Uygulanabilecek bir diğer cerrahi prosedür kistin ağızlaştırılmasıdır.10-13 Kist üzerindeki konjonktivanın kist duvarından diseke edilerek ön duvarın eksizyonunu içeren bu yöntemde kist konjonktiva ile ağızlaştırılmakta ve kendiliğinden iyileşmeye bırakılmaktadır. Son olarak Salam ve arkadaşları6 dakriyops olgusunda uyguladıkları bu yöntem ile başarılı sonuç aldıklarını, güvenli ve etkin bir tedavi olduğunu bildirmişlerdir.13 Uygulanacak yöntem kistin ağızlaştırılması dahi olsa tarif ettiğimiz kist içerisine renklendirilmiş viskoelastik enjeksiyonunun diseksiyon aşamasında faydalı olacağı kanısındayız.

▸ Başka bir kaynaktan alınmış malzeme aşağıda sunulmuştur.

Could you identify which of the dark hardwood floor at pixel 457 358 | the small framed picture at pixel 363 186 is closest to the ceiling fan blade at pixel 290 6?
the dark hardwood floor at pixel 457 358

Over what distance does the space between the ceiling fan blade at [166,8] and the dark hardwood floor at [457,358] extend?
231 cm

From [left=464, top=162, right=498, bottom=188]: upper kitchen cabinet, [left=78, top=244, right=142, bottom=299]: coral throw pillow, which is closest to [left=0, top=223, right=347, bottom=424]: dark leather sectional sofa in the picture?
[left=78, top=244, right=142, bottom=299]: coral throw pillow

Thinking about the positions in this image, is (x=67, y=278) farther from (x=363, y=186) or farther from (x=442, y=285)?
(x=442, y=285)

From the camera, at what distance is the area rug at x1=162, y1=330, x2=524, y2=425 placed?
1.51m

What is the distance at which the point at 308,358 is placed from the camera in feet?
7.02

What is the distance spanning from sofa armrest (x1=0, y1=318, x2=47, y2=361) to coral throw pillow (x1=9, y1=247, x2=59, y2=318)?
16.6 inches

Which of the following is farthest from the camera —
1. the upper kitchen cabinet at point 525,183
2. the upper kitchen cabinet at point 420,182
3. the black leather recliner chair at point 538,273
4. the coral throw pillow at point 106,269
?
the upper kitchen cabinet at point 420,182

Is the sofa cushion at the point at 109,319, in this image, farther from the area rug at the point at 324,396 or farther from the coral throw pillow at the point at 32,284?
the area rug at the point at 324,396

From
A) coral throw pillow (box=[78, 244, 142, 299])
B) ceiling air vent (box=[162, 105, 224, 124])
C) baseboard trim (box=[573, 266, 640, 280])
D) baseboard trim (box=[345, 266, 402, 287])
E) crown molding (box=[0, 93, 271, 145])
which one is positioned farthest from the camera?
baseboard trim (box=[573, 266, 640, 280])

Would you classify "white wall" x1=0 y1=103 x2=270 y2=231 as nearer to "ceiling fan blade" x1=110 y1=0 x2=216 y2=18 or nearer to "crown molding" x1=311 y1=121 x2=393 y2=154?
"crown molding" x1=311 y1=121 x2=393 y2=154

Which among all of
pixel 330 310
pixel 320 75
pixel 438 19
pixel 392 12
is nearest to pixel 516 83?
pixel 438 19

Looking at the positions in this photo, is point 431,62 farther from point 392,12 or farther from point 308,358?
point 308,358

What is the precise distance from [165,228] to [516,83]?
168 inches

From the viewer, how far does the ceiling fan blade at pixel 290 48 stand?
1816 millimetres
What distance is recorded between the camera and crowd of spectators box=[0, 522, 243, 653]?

Argon lazer kullanılarak yapılan dakriyops tedavisinde ise kist duvarlarının retrakte olduğu ve kist hacminin küçüldüğü bildirilmiştir.14 Ancak termal etkinin kullanıldığı bu yöntem kullanım alanı bulamadığından yeterli klinik veri bulunmamaktadır.

Sonuç olarak tripan mavisi ile metilselülozun dakriyops cerrahisinde lezyon içerisine enjekte edilerek kullanılması hem işlemi kolaylaştırdığı hem de komplikasyon riskini azalttığı için değerlendirilmesi gereken bir seçenektir.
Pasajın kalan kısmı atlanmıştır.